As described above, since the narrow groove, the center cut, and the inclined cut that partition the block element are organically arranged, even when an external force acts in the tire circumferential direction, such as during driving and braking, each block is formed. The movement is effectively suppressed, so that uneven wear does not occur, and due to the edge effect of the narrow grooves and cuts, the vehicle can travel sufficiently even on a road surface having a small coefficient of friction.

(Example) Dry performance, wet performance, and on-snow fee were measured using inventive tires A and B having the tread pattern shown in FIGS. 1 (a) and 3 and conventional tire C having the tread pattern shown in FIG. Comparative running tests were performed on rings and abrasion resistance.

◎ Test tires: ・ Both the inventive tire and the conventional tire have a carcass in which a ply of 1500d / 2 thick polyester cord is disposed in two layers and disposed at an angle of approximately 90 ° with respect to the tire equator. A ply consisting of steel cords arranged in one direction at an angle of 20 ° to the tire equator, with a belt having two layers arranged so that each cord crosses each other, size 195 / 70R14, tread width 140 mm , The negative ratio is about 35
% Passenger car tires, the specifications of which are shown in the following table.

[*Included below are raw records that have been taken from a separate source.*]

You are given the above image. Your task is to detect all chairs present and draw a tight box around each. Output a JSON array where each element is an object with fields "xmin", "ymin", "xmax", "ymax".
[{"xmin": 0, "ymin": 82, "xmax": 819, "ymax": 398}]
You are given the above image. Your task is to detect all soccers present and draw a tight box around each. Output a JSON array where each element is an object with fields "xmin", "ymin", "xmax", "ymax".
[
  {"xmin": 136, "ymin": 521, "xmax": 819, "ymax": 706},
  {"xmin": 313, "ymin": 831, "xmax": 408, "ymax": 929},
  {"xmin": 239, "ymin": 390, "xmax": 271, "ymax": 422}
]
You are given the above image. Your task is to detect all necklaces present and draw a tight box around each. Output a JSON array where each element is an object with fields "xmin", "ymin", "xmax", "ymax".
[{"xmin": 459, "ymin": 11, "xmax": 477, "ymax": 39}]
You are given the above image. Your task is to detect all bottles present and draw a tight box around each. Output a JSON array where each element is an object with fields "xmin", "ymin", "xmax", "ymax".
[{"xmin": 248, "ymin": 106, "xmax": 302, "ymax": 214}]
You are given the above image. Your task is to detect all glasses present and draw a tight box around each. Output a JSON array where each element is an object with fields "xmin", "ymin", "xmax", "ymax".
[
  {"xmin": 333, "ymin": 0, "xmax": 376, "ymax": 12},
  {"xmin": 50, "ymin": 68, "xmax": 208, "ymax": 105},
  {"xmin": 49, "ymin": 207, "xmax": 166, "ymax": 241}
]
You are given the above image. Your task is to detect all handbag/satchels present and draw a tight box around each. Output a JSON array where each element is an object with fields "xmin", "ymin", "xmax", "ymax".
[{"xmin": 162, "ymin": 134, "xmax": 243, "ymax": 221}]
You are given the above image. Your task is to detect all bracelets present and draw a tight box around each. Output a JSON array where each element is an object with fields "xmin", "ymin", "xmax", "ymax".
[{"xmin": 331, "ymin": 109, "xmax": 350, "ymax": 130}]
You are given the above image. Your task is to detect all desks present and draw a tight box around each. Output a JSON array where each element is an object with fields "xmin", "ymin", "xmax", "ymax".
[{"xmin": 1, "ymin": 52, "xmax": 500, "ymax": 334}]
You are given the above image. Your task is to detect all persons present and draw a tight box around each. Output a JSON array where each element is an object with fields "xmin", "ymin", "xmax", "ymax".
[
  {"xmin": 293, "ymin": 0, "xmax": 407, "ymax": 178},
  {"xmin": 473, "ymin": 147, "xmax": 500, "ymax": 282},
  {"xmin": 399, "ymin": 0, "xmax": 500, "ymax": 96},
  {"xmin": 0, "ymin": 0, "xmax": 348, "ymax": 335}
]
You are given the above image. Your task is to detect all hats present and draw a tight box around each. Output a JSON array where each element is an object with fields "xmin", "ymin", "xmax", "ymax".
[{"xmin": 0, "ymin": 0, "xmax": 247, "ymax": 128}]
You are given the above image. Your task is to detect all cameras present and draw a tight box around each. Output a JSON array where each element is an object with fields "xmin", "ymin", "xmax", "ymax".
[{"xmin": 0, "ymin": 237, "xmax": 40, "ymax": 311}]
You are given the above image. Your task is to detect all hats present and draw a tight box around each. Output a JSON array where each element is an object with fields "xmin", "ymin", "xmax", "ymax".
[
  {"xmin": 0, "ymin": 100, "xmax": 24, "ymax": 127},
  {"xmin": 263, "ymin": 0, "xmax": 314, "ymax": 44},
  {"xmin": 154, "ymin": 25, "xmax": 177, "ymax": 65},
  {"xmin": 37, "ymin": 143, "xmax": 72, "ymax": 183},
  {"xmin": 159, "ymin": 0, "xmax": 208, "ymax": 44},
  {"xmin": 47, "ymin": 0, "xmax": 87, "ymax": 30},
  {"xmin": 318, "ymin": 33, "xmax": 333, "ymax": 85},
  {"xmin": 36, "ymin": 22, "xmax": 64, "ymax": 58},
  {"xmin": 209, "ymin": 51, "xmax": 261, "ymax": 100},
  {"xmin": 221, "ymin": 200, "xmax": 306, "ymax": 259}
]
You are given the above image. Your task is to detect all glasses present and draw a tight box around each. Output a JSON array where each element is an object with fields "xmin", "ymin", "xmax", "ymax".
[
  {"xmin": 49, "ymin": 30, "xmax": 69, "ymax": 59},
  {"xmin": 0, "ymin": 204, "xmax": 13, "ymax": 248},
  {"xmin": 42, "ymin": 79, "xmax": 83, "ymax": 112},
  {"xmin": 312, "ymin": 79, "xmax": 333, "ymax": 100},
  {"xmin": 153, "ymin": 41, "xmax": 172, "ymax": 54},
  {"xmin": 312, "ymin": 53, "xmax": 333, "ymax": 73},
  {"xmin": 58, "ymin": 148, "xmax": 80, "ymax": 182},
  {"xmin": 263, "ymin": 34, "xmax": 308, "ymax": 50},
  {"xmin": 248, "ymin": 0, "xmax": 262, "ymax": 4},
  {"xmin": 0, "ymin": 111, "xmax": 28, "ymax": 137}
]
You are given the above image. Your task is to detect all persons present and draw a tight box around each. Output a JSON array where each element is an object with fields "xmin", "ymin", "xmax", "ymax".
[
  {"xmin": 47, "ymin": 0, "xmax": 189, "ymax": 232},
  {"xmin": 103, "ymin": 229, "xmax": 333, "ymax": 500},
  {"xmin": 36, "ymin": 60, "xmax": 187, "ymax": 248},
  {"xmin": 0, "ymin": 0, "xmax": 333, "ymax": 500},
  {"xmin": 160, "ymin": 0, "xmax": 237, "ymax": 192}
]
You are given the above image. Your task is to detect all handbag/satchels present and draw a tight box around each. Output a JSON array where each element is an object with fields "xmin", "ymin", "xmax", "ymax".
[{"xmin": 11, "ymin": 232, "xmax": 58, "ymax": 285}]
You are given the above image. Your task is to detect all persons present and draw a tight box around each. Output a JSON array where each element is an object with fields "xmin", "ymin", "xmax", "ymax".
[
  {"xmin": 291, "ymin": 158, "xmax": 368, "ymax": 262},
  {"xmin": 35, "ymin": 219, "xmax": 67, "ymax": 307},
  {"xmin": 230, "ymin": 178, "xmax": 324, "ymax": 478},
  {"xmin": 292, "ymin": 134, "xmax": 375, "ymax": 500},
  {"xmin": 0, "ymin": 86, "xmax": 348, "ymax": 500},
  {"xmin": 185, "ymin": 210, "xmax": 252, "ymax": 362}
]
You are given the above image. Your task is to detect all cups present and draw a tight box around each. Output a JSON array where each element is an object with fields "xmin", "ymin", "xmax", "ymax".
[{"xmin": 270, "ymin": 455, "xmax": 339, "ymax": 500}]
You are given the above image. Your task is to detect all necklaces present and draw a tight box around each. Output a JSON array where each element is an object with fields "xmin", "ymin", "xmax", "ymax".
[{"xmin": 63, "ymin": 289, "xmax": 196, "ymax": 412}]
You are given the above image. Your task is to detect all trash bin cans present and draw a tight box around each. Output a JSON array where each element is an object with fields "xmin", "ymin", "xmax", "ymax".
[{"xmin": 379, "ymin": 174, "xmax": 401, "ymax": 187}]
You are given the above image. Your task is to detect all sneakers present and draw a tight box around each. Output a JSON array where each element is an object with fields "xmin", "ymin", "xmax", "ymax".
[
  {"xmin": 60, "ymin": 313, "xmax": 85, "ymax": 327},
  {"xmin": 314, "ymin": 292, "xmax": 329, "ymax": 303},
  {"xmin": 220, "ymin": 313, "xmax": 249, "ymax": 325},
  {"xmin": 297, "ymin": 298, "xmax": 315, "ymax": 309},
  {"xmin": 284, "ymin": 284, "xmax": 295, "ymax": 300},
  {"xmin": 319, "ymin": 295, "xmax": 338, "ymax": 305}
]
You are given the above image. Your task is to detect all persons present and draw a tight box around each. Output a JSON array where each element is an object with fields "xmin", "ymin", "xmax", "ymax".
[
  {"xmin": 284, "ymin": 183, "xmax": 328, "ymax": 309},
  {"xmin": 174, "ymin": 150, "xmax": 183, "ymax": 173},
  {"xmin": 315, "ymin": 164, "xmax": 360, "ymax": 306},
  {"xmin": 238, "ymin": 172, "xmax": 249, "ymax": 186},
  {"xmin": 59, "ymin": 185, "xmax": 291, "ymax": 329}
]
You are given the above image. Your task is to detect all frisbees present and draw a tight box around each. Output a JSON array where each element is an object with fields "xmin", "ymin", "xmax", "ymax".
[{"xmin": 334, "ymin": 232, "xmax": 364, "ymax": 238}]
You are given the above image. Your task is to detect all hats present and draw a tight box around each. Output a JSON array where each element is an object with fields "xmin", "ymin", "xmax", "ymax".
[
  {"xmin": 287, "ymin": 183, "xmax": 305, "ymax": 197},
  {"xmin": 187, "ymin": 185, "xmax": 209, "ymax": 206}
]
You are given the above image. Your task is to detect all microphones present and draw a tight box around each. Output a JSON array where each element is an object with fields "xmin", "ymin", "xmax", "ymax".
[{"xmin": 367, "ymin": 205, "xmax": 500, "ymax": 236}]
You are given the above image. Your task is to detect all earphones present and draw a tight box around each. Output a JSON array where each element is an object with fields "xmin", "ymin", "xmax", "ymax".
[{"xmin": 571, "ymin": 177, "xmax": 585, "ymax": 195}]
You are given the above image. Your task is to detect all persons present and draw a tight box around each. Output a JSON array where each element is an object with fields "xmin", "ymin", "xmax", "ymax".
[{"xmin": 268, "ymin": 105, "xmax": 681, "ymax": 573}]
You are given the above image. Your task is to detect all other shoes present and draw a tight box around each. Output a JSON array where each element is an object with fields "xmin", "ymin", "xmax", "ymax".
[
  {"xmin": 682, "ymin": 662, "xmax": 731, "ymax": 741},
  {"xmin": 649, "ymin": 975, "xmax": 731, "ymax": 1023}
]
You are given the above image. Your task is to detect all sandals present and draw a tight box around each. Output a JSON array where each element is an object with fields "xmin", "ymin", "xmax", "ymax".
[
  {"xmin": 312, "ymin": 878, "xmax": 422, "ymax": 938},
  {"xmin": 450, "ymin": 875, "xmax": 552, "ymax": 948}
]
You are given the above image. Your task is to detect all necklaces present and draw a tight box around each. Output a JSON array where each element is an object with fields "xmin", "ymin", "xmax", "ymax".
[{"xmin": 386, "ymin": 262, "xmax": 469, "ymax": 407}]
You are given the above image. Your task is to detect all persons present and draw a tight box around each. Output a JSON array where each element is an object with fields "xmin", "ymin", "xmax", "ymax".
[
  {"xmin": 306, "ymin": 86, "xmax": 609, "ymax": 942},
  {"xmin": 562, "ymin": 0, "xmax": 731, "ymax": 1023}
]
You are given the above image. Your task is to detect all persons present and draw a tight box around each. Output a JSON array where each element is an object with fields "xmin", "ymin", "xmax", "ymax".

試 験 Test method: Each tire was mounted on an actual vehicle, and each test was performed under internal pressure and load conditions based on JIS standards.

-Dry performance: Various runs were performed on a circuit course on a dry road surface, and a comprehensive feeling evaluation such as straightness and turning performance was evaluated to evaluate the index.

-Wet performance: Comprehensive feeling evaluation such as turning performance and braking performance on a wet road surface with a water depth of 0 to 1 mm was evaluated and index evaluation was performed.

-Feeling on snow: Comprehensive feeling evaluation such as starting, climbing, turning, and straightness on a slippery snow-covered road was evaluated by index.

-Uneven wear characteristics: The presence or absence of uneven wear when traveling 1000 km on a general road was visually inspected and evaluated by index.

Table 2 shows the results of the above test. The larger the index, the better the performance.

As is clear from Table 2, it has been confirmed that the tire according to the present invention has improved performance as compared with the conventional tire.

(Effects of the Invention) Thus, according to the present invention, the dry performance and the uneven wear resistance can be improved without impairing the wet performance and the feeling on snow, and the life of the tire can be greatly extended.

[Brief description of the drawings]

FIG. 1 (a) is a diagram showing a tread pattern of the tire of the present invention, FIG. 1 (b) is an explanatory diagram showing an enlarged block of the tire shown in FIG. 1 (a), and FIG. FIG. 3 is a sectional view showing the internal structure of the tire shown in FIG. 1, FIG. 3 is a view showing a tread pattern of another embodiment of the present invention, and FIG. 4 is a view showing a tread pattern of a conventional tire. It is. 10,30 tires, 12,32 tread parts 14,16,34,36,46 circumferential grooves 16,18,38,48 lateral grooves 20,40,42,50 blocks Row 52: Block, 54: Narrow groove 56: Center notch, 58: Inclined notch

Claims (1)

(57) [Claims] 1. A plurality of circumferential grooves formed in a tread portion and extending in the tire circumferential direction while being spaced apart from each other in a tire width direction, and extending between the circumferential grooves and extending in the tire circumferential direction. In a pneumatic tire including a plurality of lateral grooves spaced apart from each other and at least a block row defined by the circumferential grooves and the lateral grooves, each block of each block row is arranged in a circumferential direction adjacent to each other. A pair of narrow grooves each having one end open to the groove and extending substantially inwardly substantially parallel to the lateral groove, a central notch connected to the other end of each of the narrow grooves, and an acute angle with the central notch And a pair of inclined cuts extending from the vicinity of each of the narrow groove and the center cut to the adjacent lateral groove.